The decals fit beautifully as was to be expected. The one thing I noticed was that they took seemingly forever to come loose from the backing sheet. Though I didn't fill in the windows, I used the kit window decals to cover as many of them as possible to prevent the see through look. The window pattern for the World MD-11 is a bit different from that of the molding. There are more windows in the Hasegawa kit than what was given on the decal sheet, but the overall effect isn't that bad. 

CONSTRUCTION CONTINUES

Maybe it is just me, but it seems to take over a week to decal an airliner. I guess it is just me in that I like for one batch of decals to be totally dry before handling the aircraft and adding more. Anyhow, once they were on, the next thing to do was to drill out the hole in the bottom for the stand. This takes a 7/64 drill bit to match the Hasegawa stand. 

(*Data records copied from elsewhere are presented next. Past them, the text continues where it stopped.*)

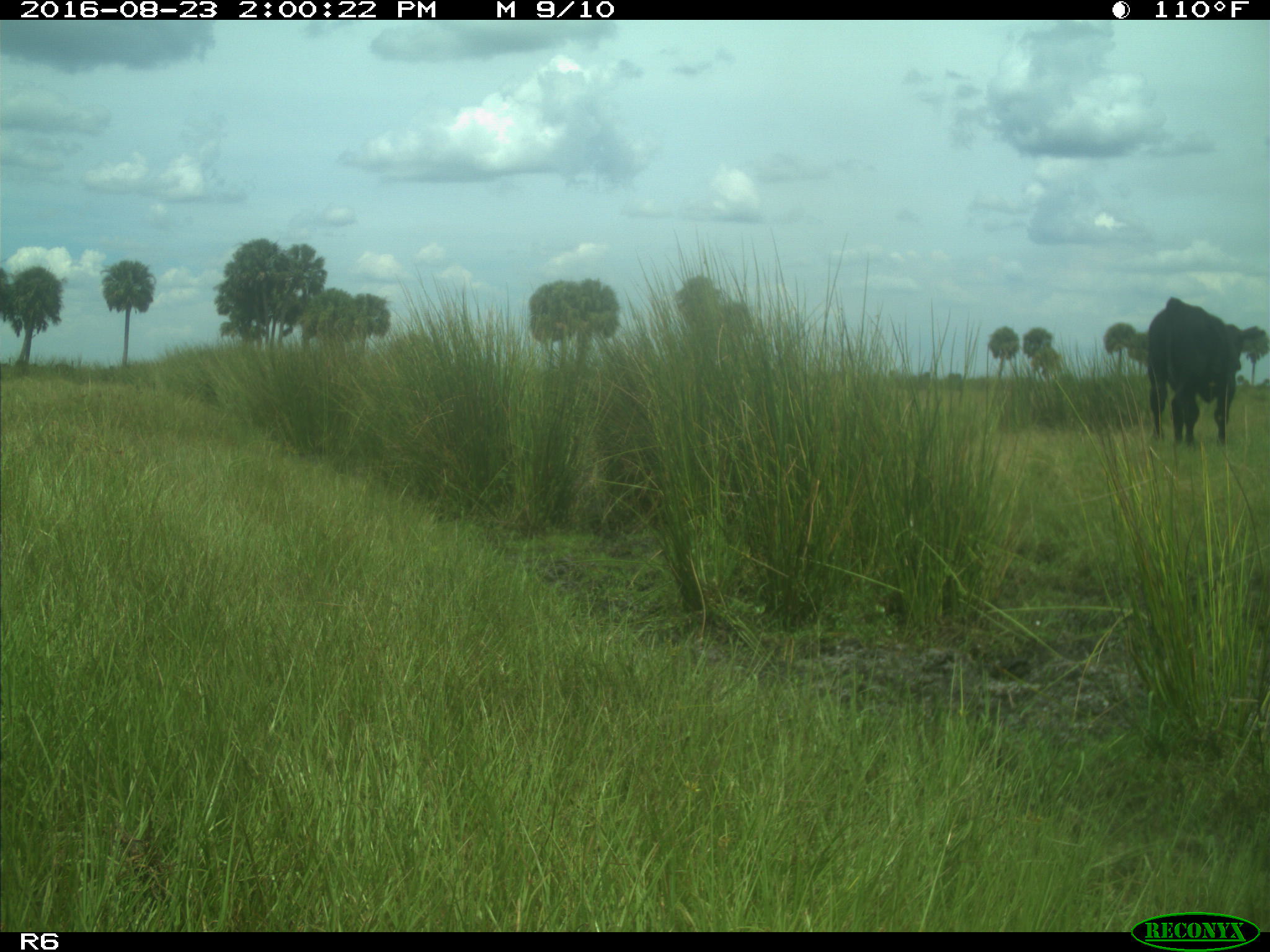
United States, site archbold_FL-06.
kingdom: Animalia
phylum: Chordata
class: Mammalia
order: Artiodactyla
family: Bovidae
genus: Bos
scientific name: Bos taurus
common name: domestic cow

Next things were the attachment of the tailplanes and the flap actuator arms under the wings. The tail cones were glued into the back of the engines and the main engines were then glued to the underside of the wing. Finally, there is a small fairing that gets glued just above the tail engine and the kit is complete. 

CONCLUSIONS

 

I made a LOT of mistakes with this kit. More than usual. Not sure why as the kit itself is not that difficult to build. Disregarding those glitches, the kit is just as I was hoping it to be. A relatively easy build with no major problems that were not self-inflicted. Were I a more careful builder, I think that none of my problems would have occurred. 

Final analysis is that this is a kit that can be recommended to all types of builder. In spite of the relatively small parts in the wheels and such, all skill levels can produce a very nice model and one they will enjoy

November, 2000

Review copy courtesy of me and my wallet! 

Late Note: Liveries Unlimited has been out of business for a considerable time and the sheet used for this article is no longer available.